February 7, 2020 | By Blake Stasa and Semi Assimakopoulou
Ever since Gaddafi was overthrown, Libya has struggled to export oil anywhere close to its 2007 levels (around 1.8m bbls/day). The moment Libya slows or ceases to export, available ships begin to pile up in the Mediterranean, which often results in the immediate collapse of the local market. We can observe this in today’s market.
In the graph below, you can see the number of daily reported Aframax fixtures out of Libya for December and January (based on data from The Signal Ocean Platform, using the Signal Maritime company’s account).
What’s striking is that there were no fixtures for Aframax vessels loading in Libya in the second half of January 2020.
There were no Aframax fixtures loading in Libya in the second half of January 2020.
With Libya being the third largest source of cargoes in the Mediterranean (after the Black Sea and Ceyhan), this lack of fixtures starts to lengthen tonnage lists, and that has an immediate impact on rates.

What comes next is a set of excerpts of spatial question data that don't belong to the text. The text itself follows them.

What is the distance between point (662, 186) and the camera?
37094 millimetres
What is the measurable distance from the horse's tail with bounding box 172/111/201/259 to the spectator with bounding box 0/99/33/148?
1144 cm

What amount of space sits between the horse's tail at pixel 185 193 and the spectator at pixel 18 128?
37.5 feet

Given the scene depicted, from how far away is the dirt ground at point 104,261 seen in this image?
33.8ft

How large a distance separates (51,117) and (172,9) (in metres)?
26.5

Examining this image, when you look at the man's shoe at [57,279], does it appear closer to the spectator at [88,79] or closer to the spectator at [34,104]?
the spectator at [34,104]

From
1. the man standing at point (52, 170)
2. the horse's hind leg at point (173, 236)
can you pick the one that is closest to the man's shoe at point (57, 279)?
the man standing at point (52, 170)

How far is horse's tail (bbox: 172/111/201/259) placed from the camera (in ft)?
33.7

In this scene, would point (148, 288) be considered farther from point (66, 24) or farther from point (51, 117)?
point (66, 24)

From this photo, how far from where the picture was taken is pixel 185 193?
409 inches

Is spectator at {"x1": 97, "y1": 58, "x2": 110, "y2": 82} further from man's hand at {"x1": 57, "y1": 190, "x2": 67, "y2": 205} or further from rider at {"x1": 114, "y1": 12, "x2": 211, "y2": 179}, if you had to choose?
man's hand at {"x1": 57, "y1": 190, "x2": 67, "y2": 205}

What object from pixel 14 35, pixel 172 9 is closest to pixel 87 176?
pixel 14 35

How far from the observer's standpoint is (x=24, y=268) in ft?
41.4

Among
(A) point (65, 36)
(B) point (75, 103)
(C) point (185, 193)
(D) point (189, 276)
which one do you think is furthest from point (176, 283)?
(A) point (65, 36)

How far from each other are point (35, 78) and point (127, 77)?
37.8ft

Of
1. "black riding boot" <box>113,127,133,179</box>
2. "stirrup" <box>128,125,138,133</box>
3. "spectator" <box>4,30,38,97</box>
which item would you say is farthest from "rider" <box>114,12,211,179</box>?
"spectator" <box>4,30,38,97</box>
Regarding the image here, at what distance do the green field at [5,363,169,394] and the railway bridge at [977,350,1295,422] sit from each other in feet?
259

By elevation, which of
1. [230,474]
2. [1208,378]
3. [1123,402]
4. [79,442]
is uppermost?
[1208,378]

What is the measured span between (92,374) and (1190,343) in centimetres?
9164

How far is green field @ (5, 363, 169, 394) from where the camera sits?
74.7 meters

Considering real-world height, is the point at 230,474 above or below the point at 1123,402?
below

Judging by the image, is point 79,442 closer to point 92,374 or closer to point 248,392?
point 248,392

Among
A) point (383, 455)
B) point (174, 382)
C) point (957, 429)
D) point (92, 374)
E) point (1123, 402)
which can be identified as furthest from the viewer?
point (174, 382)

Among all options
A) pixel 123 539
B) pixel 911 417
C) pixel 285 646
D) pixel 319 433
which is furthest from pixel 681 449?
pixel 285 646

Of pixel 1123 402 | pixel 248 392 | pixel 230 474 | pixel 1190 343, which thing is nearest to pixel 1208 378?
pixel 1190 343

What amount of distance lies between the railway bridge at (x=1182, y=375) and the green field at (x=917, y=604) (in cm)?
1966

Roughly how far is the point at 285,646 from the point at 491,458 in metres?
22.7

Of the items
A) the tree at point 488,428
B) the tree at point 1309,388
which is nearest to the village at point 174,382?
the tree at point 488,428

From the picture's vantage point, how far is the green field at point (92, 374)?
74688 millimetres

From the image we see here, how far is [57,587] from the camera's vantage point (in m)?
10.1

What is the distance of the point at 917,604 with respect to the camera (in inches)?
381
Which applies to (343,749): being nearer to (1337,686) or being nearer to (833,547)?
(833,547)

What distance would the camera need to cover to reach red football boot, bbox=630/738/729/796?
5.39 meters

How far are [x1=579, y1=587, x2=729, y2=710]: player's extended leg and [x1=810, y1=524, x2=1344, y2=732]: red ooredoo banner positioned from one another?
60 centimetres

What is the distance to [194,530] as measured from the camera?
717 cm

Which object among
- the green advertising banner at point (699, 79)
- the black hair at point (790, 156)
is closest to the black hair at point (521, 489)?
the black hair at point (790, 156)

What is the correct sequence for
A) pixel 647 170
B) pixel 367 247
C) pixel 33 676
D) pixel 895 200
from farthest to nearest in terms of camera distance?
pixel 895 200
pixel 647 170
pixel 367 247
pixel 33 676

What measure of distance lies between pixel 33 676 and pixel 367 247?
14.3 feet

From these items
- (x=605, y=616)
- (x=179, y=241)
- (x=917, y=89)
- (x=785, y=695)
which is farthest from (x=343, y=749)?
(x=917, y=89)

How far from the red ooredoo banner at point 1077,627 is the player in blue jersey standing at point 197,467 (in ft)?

In the graph below you can see the how the total number of commercially available spot Aframaxes has changed over the last half of January 2020 as compared to rates:
*Vessel supply considers commercially available vessels only.
Now that the Mediterranean market has stabilized, the other Aframax markets are, in turn, oversupplied with tonnage.
Things are always changing: during the preparation of this article, the Aframax market has collapsed. It is always impressive to see how the freight market is well responsive to changes in local supply.